● TASK TO COMPLETE: Please return, with no alterations, the lines below from the very first through the one that contains "category: wildebeest".

● RECORDS FOR THIS EXERCISE:
Segment Open

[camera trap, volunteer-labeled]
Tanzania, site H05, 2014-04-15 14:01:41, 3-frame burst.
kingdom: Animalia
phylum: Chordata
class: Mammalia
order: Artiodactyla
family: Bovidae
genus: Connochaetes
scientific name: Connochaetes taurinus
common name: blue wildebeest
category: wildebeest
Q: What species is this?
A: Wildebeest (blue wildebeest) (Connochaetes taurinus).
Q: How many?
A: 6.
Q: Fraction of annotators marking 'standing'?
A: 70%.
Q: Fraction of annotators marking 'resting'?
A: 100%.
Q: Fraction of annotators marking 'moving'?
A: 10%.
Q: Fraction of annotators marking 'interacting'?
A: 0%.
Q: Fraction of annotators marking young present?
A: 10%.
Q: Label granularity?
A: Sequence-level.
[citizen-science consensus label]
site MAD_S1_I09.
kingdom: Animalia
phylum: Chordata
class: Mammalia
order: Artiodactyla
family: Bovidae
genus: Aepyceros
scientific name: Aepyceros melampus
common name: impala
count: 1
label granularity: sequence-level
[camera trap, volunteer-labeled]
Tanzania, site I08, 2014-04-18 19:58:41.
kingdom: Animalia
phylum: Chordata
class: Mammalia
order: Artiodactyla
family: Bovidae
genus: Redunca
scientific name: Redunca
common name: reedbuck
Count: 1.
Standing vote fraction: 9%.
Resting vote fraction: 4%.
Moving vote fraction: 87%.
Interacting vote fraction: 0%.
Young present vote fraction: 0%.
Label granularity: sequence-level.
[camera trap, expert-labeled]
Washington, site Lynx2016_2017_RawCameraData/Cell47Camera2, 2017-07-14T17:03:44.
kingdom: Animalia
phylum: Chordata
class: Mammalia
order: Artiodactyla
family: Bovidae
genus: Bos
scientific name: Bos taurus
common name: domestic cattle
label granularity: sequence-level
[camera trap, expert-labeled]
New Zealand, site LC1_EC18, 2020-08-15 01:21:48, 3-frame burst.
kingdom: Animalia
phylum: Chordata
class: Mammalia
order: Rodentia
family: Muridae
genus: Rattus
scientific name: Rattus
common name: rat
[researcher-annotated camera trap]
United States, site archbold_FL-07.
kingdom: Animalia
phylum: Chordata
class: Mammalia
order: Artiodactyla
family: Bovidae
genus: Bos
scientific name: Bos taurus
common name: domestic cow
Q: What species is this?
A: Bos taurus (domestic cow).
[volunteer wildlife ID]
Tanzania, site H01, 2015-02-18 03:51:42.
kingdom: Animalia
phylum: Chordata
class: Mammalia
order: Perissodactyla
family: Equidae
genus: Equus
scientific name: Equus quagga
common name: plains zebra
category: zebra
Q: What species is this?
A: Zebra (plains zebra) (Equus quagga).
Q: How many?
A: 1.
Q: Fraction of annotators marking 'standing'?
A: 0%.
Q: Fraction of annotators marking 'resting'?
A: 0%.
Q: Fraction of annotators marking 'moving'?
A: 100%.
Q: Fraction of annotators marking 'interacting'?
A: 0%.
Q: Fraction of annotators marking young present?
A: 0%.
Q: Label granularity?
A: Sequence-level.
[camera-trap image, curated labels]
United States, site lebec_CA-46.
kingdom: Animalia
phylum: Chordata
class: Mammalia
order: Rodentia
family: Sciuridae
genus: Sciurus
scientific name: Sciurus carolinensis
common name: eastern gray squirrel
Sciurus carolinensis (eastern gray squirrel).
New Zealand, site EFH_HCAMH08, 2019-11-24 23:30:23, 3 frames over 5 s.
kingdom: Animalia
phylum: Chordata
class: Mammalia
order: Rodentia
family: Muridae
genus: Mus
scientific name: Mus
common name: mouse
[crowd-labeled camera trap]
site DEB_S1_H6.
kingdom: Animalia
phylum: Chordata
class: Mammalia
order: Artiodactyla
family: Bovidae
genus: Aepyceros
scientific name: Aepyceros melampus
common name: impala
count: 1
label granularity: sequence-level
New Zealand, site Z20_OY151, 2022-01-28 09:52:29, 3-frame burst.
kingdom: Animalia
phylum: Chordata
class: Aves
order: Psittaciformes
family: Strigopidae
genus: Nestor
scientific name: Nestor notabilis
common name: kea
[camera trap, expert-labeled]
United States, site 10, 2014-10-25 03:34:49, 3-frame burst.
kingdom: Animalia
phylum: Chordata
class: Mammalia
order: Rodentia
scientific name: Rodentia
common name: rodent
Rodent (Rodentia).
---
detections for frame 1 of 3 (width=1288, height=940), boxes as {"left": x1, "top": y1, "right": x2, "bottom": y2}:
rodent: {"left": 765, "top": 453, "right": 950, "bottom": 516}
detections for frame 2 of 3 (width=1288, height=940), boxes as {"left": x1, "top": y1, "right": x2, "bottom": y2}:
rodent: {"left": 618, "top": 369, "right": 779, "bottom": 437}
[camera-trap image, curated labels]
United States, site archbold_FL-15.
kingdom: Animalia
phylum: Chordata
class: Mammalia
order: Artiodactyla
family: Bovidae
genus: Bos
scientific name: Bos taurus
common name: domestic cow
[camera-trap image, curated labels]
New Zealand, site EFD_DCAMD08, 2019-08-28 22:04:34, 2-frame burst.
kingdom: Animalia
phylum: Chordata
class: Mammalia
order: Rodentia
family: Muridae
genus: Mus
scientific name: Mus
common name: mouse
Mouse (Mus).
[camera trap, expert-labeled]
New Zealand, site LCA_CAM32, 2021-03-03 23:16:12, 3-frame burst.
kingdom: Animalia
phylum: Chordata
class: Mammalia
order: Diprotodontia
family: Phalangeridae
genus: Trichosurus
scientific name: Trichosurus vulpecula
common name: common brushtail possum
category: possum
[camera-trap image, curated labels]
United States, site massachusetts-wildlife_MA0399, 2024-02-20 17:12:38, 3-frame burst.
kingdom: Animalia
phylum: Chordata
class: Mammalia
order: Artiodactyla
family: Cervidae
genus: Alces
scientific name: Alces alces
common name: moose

Segment Closed

● SOLVED PROBLEM:
[camera trap, volunteer-labeled]
Tanzania, site H05, 2014-04-15 14:01:41, 3-frame burst.
kingdom: Animalia
phylum: Chordata
class: Mammalia
order: Artiodactyla
family: Bovidae
genus: Connochaetes
scientific name: Connochaetes taurinus
common name: blue wildebeest
category: wildebeest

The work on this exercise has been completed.